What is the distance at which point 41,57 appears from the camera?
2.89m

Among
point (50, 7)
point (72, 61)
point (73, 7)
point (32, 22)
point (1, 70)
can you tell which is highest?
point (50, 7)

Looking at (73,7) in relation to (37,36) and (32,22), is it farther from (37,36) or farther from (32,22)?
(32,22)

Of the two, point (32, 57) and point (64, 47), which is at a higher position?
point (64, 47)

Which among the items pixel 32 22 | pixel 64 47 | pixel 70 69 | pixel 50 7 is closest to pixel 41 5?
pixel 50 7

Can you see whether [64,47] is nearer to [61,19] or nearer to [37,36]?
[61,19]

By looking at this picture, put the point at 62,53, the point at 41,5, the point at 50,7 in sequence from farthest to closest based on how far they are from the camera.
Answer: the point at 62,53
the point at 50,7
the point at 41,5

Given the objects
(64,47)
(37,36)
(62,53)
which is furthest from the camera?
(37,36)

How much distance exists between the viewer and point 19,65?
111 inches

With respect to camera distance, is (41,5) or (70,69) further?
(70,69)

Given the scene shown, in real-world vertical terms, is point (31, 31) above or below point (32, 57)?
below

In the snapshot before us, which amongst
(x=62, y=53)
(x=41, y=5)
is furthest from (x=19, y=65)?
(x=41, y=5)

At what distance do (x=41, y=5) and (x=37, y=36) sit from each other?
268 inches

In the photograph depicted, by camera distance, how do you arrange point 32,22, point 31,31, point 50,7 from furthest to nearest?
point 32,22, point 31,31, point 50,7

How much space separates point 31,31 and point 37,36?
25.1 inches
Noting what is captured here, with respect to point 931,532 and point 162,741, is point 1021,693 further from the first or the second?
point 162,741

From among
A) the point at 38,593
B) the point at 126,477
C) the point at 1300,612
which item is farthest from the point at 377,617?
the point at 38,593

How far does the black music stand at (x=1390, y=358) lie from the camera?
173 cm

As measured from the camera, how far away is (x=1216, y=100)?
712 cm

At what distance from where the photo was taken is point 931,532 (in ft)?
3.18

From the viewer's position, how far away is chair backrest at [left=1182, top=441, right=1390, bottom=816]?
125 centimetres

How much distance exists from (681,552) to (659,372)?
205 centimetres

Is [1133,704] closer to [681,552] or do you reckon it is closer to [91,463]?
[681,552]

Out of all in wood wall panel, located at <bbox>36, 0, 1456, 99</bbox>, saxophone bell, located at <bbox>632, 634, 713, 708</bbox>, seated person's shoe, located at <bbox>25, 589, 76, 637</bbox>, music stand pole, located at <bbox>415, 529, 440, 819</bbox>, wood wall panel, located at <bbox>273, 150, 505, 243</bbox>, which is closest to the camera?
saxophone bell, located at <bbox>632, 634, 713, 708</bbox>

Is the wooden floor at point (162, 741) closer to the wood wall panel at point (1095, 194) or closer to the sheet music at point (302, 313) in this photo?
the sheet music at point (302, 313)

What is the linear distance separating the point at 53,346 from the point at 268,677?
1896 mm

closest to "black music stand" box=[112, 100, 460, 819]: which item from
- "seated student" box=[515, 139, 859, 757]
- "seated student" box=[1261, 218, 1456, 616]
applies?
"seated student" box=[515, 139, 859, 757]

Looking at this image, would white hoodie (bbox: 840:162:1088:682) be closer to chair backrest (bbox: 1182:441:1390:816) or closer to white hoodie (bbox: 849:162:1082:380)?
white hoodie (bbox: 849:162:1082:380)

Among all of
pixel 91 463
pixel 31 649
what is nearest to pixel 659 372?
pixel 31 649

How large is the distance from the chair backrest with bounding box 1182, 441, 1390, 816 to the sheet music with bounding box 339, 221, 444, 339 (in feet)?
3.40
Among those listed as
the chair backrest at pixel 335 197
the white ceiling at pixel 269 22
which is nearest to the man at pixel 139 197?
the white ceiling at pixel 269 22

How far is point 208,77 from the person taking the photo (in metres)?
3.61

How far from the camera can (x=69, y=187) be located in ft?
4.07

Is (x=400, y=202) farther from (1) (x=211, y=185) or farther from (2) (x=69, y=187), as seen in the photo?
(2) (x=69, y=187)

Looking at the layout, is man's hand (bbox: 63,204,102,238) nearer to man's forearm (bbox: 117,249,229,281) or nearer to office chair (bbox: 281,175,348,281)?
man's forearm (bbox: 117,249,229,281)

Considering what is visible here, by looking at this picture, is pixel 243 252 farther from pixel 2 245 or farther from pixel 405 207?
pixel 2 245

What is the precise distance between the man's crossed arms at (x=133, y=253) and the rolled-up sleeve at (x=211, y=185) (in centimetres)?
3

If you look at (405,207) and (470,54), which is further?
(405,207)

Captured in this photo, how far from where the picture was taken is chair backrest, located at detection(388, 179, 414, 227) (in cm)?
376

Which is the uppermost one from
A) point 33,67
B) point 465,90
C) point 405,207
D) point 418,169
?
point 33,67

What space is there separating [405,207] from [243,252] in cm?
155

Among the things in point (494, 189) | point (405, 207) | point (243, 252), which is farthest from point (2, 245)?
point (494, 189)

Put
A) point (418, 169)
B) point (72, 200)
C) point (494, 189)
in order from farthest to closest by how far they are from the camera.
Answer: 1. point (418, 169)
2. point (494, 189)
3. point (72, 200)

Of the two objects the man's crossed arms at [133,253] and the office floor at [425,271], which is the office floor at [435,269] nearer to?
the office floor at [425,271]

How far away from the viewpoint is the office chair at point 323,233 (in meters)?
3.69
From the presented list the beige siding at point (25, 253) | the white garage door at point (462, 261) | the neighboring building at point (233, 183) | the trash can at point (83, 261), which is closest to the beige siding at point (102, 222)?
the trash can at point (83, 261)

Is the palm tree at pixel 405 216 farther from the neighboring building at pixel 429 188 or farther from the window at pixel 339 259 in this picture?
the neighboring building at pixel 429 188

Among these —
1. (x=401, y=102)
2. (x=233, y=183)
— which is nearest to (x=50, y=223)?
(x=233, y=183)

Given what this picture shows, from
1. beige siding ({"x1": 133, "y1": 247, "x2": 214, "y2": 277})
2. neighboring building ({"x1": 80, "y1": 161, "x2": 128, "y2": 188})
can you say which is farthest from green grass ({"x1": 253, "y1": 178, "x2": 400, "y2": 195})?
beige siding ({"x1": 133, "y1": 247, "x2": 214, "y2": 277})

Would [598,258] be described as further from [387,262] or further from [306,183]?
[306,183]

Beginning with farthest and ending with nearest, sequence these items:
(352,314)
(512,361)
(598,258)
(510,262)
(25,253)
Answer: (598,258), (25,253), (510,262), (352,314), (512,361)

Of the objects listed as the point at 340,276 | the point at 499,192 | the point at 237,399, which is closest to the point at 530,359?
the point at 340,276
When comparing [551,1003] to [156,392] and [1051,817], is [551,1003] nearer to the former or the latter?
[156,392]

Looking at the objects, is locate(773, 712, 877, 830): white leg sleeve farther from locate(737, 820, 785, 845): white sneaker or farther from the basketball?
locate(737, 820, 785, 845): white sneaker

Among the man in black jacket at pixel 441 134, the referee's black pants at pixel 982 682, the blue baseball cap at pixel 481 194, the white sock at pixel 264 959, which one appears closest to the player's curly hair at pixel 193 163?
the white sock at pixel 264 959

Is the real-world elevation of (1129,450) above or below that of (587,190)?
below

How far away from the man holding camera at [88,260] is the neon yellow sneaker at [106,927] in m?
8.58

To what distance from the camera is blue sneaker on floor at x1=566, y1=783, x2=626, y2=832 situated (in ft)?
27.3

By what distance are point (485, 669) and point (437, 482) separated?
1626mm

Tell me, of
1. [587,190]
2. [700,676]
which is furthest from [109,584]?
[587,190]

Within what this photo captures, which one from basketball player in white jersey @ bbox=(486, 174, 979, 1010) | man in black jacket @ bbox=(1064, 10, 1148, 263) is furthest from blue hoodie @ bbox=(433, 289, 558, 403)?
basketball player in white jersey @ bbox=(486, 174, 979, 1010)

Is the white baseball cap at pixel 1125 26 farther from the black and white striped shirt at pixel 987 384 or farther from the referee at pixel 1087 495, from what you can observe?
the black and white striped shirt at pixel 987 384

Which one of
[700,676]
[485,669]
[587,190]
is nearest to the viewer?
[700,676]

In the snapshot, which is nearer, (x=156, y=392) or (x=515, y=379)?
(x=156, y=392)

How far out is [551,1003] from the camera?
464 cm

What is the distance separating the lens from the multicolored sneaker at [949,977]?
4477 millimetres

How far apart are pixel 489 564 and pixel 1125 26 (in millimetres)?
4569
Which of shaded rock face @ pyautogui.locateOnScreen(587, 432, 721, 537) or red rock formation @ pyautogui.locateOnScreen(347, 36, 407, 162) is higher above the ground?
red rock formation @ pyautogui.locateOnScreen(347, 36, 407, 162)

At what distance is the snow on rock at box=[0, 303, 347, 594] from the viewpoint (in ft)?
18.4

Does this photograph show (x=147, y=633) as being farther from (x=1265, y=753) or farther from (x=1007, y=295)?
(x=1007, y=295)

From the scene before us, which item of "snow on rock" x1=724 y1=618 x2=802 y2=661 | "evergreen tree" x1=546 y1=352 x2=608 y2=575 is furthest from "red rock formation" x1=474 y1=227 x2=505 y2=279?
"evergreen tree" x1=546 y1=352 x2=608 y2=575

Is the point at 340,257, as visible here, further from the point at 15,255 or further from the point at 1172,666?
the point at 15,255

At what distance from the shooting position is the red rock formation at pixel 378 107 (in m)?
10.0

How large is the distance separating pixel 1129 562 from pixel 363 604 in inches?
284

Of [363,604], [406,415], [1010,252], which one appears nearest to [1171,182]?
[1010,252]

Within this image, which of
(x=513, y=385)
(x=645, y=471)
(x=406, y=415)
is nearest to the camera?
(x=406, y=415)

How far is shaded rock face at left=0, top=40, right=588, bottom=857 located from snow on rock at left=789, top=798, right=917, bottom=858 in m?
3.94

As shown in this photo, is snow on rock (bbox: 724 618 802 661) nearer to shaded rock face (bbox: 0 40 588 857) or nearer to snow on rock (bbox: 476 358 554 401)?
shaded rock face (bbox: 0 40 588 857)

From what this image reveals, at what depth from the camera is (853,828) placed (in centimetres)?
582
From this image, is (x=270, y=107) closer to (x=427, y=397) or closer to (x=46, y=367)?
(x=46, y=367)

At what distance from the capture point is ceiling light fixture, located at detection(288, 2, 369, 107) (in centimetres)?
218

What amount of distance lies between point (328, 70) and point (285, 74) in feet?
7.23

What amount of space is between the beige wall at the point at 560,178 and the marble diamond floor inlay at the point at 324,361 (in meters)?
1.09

Stated task ::
Retype the lines of the records exactly, beginning at the line that contains "How much distance exists between" and stopping after the line that contains "25.1 inches".

Response to this task ::
How much distance exists between the viewer and point 19,65?
111 inches

With respect to camera distance, is (41,5) or (70,69) further?
(70,69)

Given the scene shown, in real-world vertical terms, is point (31, 31) above or below point (32, 57)?
below

In the snapshot before us, which amongst
(x=62, y=53)
(x=41, y=5)
is furthest from (x=19, y=65)?
(x=41, y=5)

At what distance do (x=41, y=5) and (x=37, y=36) sit from each other?
268 inches

In the photograph depicted, by camera distance, how do you arrange point 32,22, point 31,31, point 50,7 from furthest to nearest?
point 32,22, point 31,31, point 50,7

How much space separates point 31,31 and point 37,36?
25.1 inches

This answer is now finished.